• [How to complete this task] Using the listing below, count the lines in which "Option" appears; give the count alone.

** Opening Records for the exercise block **

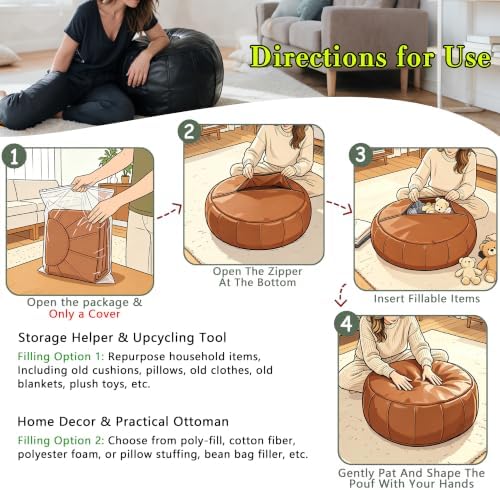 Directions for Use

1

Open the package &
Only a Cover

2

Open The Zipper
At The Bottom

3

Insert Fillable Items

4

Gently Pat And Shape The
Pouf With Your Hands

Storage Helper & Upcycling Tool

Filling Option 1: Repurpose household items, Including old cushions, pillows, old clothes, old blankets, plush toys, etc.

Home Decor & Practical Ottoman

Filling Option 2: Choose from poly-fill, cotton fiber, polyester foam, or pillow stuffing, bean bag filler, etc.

** Closing Records for the exercise block **
** Opening Records for the exercise block **

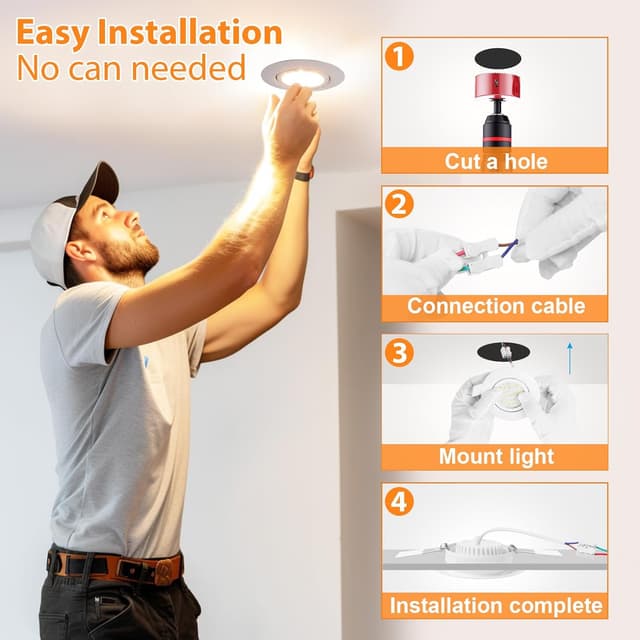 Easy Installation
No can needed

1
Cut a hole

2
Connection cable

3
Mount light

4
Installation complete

** Closing Records for the exercise block **
** Opening Records for the exercise block **

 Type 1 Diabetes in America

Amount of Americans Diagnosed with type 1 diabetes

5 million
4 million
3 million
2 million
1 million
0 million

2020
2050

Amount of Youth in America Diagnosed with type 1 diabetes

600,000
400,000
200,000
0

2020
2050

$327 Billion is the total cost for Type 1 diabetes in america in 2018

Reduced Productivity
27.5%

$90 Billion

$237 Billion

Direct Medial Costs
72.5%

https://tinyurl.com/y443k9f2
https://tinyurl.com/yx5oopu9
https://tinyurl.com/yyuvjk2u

** Closing Records for the exercise block **

• [Output for this exercise] 2